SNC has twice slashed its profit forecasts this year and last month it reported a $1.6-billion loss for the fourth quarter. That prompted Standard & Poor’s Ratings agency to downgrade its credit from BBB to BBB minus, the lowest investment grade rating for its bonds to still be eligible for bank investment.
Part of its losses flowed from a dispute with the Chilean-run copper producer Codelco. In January, Bruce said he was “deeply disappointed” in his mining team for cost overruns on the project, and the company’s chief financial officer said it would result in hundreds of millions of dollars in losses. This week, SNC confirmed it had been fired from a $350-million contract to build acid plants for Codelco. SNC had agreed to design and build the project at a set price. Such contracts are higher risk as the company is responsible for cost overruns.

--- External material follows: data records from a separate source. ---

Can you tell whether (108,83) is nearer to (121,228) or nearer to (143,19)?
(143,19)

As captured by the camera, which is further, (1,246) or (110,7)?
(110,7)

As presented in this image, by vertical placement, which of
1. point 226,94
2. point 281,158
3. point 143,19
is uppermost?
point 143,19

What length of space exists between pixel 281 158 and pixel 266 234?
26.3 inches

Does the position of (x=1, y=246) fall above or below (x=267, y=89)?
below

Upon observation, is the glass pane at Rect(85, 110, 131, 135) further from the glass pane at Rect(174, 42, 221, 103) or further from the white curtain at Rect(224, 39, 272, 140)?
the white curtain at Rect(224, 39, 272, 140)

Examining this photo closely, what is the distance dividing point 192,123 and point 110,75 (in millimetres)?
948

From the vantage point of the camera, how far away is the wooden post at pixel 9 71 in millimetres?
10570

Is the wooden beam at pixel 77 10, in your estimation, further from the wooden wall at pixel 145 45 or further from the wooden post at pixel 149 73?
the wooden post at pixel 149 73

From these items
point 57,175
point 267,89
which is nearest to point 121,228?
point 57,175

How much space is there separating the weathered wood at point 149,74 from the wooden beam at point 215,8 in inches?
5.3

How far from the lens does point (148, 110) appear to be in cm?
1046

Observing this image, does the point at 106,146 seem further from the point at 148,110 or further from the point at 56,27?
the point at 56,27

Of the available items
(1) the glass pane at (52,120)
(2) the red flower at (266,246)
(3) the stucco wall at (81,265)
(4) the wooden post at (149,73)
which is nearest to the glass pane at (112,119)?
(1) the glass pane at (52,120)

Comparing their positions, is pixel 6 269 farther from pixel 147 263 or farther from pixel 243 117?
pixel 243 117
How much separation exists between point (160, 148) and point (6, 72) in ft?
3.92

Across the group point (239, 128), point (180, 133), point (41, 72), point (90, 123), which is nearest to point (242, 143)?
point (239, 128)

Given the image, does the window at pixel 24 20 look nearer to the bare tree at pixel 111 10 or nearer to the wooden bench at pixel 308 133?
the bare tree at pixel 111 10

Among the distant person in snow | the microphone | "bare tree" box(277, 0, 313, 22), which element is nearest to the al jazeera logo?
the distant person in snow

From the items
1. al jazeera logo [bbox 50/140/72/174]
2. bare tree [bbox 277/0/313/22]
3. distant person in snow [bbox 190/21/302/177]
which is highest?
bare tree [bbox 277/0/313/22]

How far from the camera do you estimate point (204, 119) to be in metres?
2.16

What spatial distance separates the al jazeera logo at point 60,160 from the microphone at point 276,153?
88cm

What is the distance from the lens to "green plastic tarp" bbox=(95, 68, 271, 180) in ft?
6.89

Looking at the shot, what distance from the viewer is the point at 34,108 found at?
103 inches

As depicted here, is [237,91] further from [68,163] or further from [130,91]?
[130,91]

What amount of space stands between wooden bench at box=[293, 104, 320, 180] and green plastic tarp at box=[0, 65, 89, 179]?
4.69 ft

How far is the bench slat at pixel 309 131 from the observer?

As part of the restructuring, SNC announced a new “project oversight” position to “foresee and fix project-related issues in a timely fashion,” that will report directly to Bruce.
He has stressed that there won’t be any future debacles similar to what happened with Codelco on its outstanding contracts.
this new organizational structure will position us for further improving project delivery.
“We have gone through 20 of our top contracts,” Bruce said during the last earnings call in February.
“We’ve done all the checks again to make sure that what we approved is what we signed and that they are on track and we don’t have anything of any similar nature whatsoever.”
The company said it will be focusing on four core segments including nuclear, infrastructure, resources and engineering, design and project management, or EDPM.
It will also have a technology business, which includes clean power and cybersecurity, and its capital business, meaning six discrete units down from seven.
SNC also announced new people to lead its EDPM, capital and resources segments — the last of which combines the old mining with the oil and gas segment.
This follows the appointment of new chief operating officer Ian Edwards in January, a replacement named to succeed him as head of infrastructure, and the planned exit of its former head of the oil and gas business unit this summer.
Meanwhile, in Ottawa, SNC has faced heightened scrutiny after former attorney general Jody Wilson-Raybould testified earlier this month that the Trudeau administration pressured her to reach a deal with SNC on criminal charges.
The situation has led to speculation about whether SNC may seek to break up some of its business, and sell certain units.
Market reaction to the latest news was tepid, with the price barely moving from around $34.